ACTION ITEM:
Every record that follows should be output exactly as it is given.

(Saved entries)

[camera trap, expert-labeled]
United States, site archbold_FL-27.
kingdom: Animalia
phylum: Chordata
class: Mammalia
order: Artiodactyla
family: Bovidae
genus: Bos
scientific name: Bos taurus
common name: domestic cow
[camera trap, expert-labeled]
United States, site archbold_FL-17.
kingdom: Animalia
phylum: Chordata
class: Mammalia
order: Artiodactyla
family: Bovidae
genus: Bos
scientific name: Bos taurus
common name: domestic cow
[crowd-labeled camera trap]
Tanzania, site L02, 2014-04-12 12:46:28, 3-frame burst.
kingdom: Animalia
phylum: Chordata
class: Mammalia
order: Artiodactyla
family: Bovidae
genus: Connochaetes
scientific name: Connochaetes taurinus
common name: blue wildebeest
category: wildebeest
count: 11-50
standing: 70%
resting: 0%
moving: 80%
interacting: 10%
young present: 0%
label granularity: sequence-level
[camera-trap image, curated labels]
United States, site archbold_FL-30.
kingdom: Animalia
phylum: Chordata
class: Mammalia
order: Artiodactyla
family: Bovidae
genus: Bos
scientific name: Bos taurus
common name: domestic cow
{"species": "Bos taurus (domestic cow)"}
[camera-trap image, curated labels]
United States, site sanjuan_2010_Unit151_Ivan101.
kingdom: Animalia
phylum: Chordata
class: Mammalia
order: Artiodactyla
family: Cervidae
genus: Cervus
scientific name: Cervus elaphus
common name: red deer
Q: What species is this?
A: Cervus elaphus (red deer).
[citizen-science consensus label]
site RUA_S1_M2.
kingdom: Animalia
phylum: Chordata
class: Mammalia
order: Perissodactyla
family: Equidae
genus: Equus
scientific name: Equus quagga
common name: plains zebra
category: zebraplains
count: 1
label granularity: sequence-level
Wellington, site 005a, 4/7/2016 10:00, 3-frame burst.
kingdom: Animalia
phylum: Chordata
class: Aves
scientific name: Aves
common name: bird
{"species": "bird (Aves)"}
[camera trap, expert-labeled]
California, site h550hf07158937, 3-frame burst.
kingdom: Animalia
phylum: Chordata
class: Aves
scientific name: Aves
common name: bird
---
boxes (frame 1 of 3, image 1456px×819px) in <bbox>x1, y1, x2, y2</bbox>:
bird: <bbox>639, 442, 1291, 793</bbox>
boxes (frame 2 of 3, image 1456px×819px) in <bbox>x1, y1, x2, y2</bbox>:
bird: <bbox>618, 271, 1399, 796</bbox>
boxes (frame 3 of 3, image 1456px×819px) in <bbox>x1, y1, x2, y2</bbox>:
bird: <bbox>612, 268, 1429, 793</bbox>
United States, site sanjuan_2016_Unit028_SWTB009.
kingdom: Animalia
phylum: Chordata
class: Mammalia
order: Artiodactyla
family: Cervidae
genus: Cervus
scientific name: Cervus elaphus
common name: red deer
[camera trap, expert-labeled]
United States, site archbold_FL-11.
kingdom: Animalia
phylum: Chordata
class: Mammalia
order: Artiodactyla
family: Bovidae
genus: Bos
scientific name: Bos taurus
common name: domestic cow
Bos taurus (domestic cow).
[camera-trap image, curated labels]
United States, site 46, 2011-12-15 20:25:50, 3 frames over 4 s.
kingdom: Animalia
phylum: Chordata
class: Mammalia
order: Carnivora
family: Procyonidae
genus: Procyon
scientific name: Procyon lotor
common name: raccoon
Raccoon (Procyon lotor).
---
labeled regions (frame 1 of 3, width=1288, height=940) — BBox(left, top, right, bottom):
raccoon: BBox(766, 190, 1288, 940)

ANSWER FOR THIS EXERCISE:
[camera trap, expert-labeled]
United States, site archbold_FL-27.
kingdom: Animalia
phylum: Chordata
class: Mammalia
order: Artiodactyla
family: Bovidae
genus: Bos
scientific name: Bos taurus
common name: domestic cow
[camera trap, expert-labeled]
United States, site archbold_FL-17.
kingdom: Animalia
phylum: Chordata
class: Mammalia
order: Artiodactyla
family: Bovidae
genus: Bos
scientific name: Bos taurus
common name: domestic cow
[crowd-labeled camera trap]
Tanzania, site L02, 2014-04-12 12:46:28, 3-frame burst.
kingdom: Animalia
phylum: Chordata
class: Mammalia
order: Artiodactyla
family: Bovidae
genus: Connochaetes
scientific name: Connochaetes taurinus
common name: blue wildebeest
category: wildebeest
count: 11-50
standing: 70%
resting: 0%
moving: 80%
interacting: 10%
young present: 0%
label granularity: sequence-level
[camera-trap image, curated labels]
United States, site archbold_FL-30.
kingdom: Animalia
phylum: Chordata
class: Mammalia
order: Artiodactyla
family: Bovidae
genus: Bos
scientific name: Bos taurus
common name: domestic cow
{"species": "Bos taurus (domestic cow)"}
[camera-trap image, curated labels]
United States, site sanjuan_2010_Unit151_Ivan101.
kingdom: Animalia
phylum: Chordata
class: Mammalia
order: Artiodactyla
family: Cervidae
genus: Cervus
scientific name: Cervus elaphus
common name: red deer
Q: What species is this?
A: Cervus elaphus (red deer).
[citizen-science consensus label]
site RUA_S1_M2.
kingdom: Animalia
phylum: Chordata
class: Mammalia
order: Perissodactyla
family: Equidae
genus: Equus
scientific name: Equus quagga
common name: plains zebra
category: zebraplains
count: 1
label granularity: sequence-level
Wellington, site 005a, 4/7/2016 10:00, 3-frame burst.
kingdom: Animalia
phylum: Chordata
class: Aves
scientific name: Aves
common name: bird
{"species": "bird (Aves)"}
[camera trap, expert-labeled]
California, site h550hf07158937, 3-frame burst.
kingdom: Animalia
phylum: Chordata
class: Aves
scientific name: Aves
common name: bird
---
boxes (frame 1 of 3, image 1456px×819px) in <bbox>x1, y1, x2, y2</bbox>:
bird: <bbox>639, 442, 1291, 793</bbox>
boxes (frame 2 of 3, image 1456px×819px) in <bbox>x1, y1, x2, y2</bbox>:
bird: <bbox>618, 271, 1399, 796</bbox>
boxes (frame 3 of 3, image 1456px×819px) in <bbox>x1, y1, x2, y2</bbox>:
bird: <bbox>612, 268, 1429, 793</bbox>
United States, site sanjuan_2016_Unit028_SWTB009.
kingdom: Animalia
phylum: Chordata
class: Mammalia
order: Artiodactyla
family: Cervidae
genus: Cervus
scientific name: Cervus elaphus
common name: red deer
[camera trap, expert-labeled]
United States, site archbold_FL-11.
kingdom: Animalia
phylum: Chordata
class: Mammalia
order: Artiodactyla
family: Bovidae
genus: Bos
scientific name: Bos taurus
common name: domestic cow
Bos taurus (domestic cow).
[camera-trap image, curated labels]
United States, site 46, 2011-12-15 20:25:50, 3 frames over 4 s.
kingdom: Animalia
phylum: Chordata
class: Mammalia
order: Carnivora
family: Procyonidae
genus: Procyon
scientific name: Procyon lotor
common name: raccoon
Raccoon (Procyon lotor).
---
labeled regions (frame 1 of 3, width=1288, height=940) — BBox(left, top, right, bottom):
raccoon: BBox(766, 190, 1288, 940)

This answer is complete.